Masjid adalah tempat tamasya yang paling indah, dimana meditasi, relaksasi bisa didapat dengan sangat mudah manakala hati, fikiran dan tubuh sudah sampai pada tahap Khusyuk. Berinteraksi dengan sang Maha Pencipta dalam komunikasi 1 arah lewat Do’a-doa yang akan dijawab bila waktunya tiba.
Keterkaitan ini bukanlah datang tiba-tiba, kecuali memang dipilih lewat sebuah Hidayah. Ayah saya seorang penceramah. Setiap kali dapat undangan mengisi acara saya selalu turut serta, senang bisa bersamanya, mendengarkan nasehat-nasehatnya, dari sana pula terkadang saya bisa memahami cara dia mendidik anak-anaknya, kerasnya, disiplinnya apalagi menyangkut Ibadah, Wow dia bisa ngomel seharian. Sungguh sebuah masa yang tak mungkin terlupa.
Kini anak saya hampir 3. Tugas saya adalah melanjutkan pembelajaran ini kepada para buah hati tercinta, mengajak mereka turut serta manakala dipanggil mengisi acara, siap atau tidak bukanlah masalah yang terpenting tampil kedepan dan berkarya. Kalau untuk urusan yang Lima waktu (sholat.pen) sudah pasti mereka selalu dibawa.
Ala bisa karena biasa, tidak ada yang terjadi secara tiba-tiba, semua butuh proses yang panjang dan lama, butuh kesabaran tentunya, untuk bisa menikmati hasilnya.

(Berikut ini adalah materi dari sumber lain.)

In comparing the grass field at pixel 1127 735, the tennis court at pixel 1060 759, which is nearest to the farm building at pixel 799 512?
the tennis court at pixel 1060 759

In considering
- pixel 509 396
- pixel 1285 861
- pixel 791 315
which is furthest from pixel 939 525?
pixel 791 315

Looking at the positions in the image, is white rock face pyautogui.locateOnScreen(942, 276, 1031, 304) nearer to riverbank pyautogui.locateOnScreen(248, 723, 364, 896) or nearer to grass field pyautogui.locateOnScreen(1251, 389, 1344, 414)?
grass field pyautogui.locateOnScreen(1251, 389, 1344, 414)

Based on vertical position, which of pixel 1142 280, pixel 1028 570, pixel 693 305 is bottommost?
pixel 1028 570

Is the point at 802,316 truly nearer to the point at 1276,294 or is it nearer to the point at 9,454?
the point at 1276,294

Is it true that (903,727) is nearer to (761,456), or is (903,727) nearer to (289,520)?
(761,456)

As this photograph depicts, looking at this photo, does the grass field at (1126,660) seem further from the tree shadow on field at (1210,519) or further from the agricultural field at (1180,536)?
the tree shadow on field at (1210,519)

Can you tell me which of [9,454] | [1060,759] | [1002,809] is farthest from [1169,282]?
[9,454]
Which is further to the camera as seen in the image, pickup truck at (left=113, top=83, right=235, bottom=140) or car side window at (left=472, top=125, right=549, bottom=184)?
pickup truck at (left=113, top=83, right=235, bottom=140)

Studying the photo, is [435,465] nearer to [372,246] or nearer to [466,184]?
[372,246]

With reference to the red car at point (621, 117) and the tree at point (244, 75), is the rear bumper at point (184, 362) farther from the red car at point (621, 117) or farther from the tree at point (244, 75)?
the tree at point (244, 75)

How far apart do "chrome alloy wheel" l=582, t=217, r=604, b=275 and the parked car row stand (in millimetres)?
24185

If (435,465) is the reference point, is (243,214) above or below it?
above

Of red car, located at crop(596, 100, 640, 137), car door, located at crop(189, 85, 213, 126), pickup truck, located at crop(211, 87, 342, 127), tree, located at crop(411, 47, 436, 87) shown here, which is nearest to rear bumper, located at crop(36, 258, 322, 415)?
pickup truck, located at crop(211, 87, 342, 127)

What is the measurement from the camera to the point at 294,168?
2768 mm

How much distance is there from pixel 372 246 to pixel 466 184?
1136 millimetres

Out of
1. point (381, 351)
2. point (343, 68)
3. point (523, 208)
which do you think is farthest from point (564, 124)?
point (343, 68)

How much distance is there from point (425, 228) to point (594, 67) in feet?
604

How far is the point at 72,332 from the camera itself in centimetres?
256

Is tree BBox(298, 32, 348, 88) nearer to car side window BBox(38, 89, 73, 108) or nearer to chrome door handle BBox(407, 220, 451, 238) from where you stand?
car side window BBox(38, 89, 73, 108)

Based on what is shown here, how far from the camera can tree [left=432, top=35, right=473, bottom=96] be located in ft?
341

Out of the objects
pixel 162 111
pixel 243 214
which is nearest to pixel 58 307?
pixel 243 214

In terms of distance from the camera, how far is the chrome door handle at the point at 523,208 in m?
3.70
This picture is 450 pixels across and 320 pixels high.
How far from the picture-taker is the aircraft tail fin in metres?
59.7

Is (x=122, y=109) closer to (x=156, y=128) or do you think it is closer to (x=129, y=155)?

Menjadikan mereka mencintai Masjid dan Mushollah haruslah dimulai dari kita, tuntun hingga mereka dewasa, Setelah mereka bisa berfikir benar salah, saat itulah kita bisa melihat hasilnya, menikmati jerih payah kesenangan bersama mereka, itulah bekal jariyah yang tiada putusnya.
Banyak anak banyak rezeki, sebuah motivasi bagi pasangan suami istri, jangan takut tidak cukup untuk menghidupi, kita percaya semua makhluk sudah dibekali rezeki sendiri-sendiri. Tapi kalau mengatur jarak kelahirannya itu baru strategi. Semua itu akan jadi ladang pahala jariyah di kehidupan setelah ini.
Prinsip kami adalah memperkuat Aqidahnya semenjak dini, agar lebih lekat di memori, hingga suatu saat mereka menjadikan Masjid adalah tempat yang paling aman untuk dicari, sekedar menyendiri ataupun konsultasi. Itu yang pernah saya alami.